--- START Text segment ---

Hugh Pickens writes "The NY Times reports that the Army began encouraging its personnel — from the privates to the generals — to go online and collaboratively rewrite seven of the field manuals that give instructions on all aspects of Army life, using the same software behind Wikipedia. The goal, say the officers behind the effort, is to tap more experience and advice from battle-tested soldiers rather than relying on the specialists within the Army's array of colleges and research centers, who have traditionally written the manuals. 'For a couple hundred years, the Army has been writing doctrine in a particular way, and for a couple months, we have been doing it online in this wiki,' said Col. Charles J. Burnett, the director of the Army's Battle Command Knowledge System. 'The only ones who could write doctrine were the select few. Now, imagine the challenge in accepting that anybody can go on the wiki and make a change — that is a big challenge, culturally.' Under the three-month pilot program, the current version of each guide can be edited by anyone around the world who has been issued an ID card that allows access to the Army Internet system. Reaction so far from the rank and file has been tepid, but the brass is optimistic; even in an open-source world, soldiers still know how to take an order."

--- END Text segment ---
--- START Supplied data ---

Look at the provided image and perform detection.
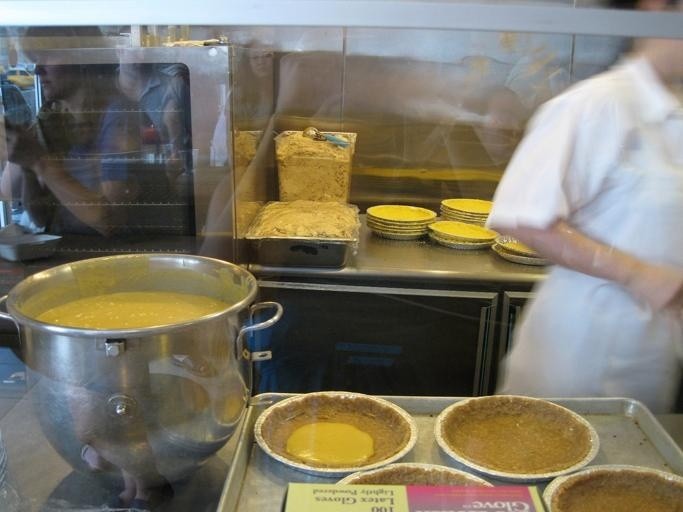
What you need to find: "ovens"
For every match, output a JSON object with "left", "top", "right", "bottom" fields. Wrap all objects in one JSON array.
[{"left": 10, "top": 35, "right": 276, "bottom": 267}]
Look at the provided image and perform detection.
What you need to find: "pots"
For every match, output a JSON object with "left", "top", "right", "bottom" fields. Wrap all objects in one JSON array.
[{"left": 4, "top": 248, "right": 283, "bottom": 491}]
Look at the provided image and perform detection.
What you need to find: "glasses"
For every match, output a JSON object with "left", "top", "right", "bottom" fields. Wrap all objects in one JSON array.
[{"left": 248, "top": 52, "right": 272, "bottom": 61}]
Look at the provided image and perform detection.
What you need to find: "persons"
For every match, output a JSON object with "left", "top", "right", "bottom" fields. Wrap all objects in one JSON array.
[
  {"left": 1, "top": 25, "right": 317, "bottom": 263},
  {"left": 481, "top": 0, "right": 683, "bottom": 413}
]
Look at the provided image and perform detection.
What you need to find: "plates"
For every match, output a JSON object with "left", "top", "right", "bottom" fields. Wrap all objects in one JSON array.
[
  {"left": 255, "top": 392, "right": 418, "bottom": 476},
  {"left": 331, "top": 464, "right": 495, "bottom": 487},
  {"left": 367, "top": 198, "right": 548, "bottom": 268},
  {"left": 217, "top": 394, "right": 683, "bottom": 511},
  {"left": 540, "top": 461, "right": 683, "bottom": 512},
  {"left": 430, "top": 394, "right": 600, "bottom": 482}
]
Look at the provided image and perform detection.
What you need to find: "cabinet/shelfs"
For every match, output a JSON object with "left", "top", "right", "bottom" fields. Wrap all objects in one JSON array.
[{"left": 254, "top": 281, "right": 534, "bottom": 396}]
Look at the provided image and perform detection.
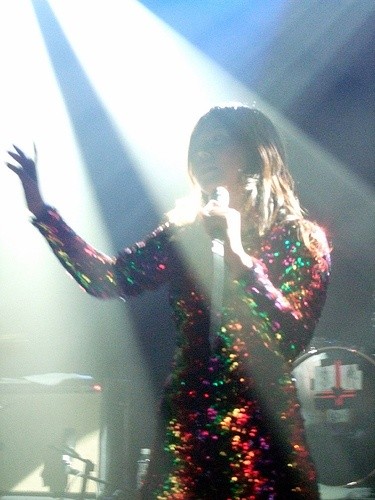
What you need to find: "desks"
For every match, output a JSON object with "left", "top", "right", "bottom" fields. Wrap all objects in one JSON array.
[{"left": 1, "top": 377, "right": 130, "bottom": 498}]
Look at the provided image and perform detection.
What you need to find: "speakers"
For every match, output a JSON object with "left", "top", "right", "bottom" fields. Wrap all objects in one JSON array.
[{"left": 0, "top": 383, "right": 109, "bottom": 500}]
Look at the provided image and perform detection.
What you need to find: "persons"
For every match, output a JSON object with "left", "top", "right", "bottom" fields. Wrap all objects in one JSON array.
[{"left": 6, "top": 103, "right": 331, "bottom": 500}]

--- END Supplied data ---

**Do this**.
From the text on the Army's wiki for field manuals, list every length of time it mentions.

**The output**.
- a couple hundred years
- a couple months
- three months (the pilot program)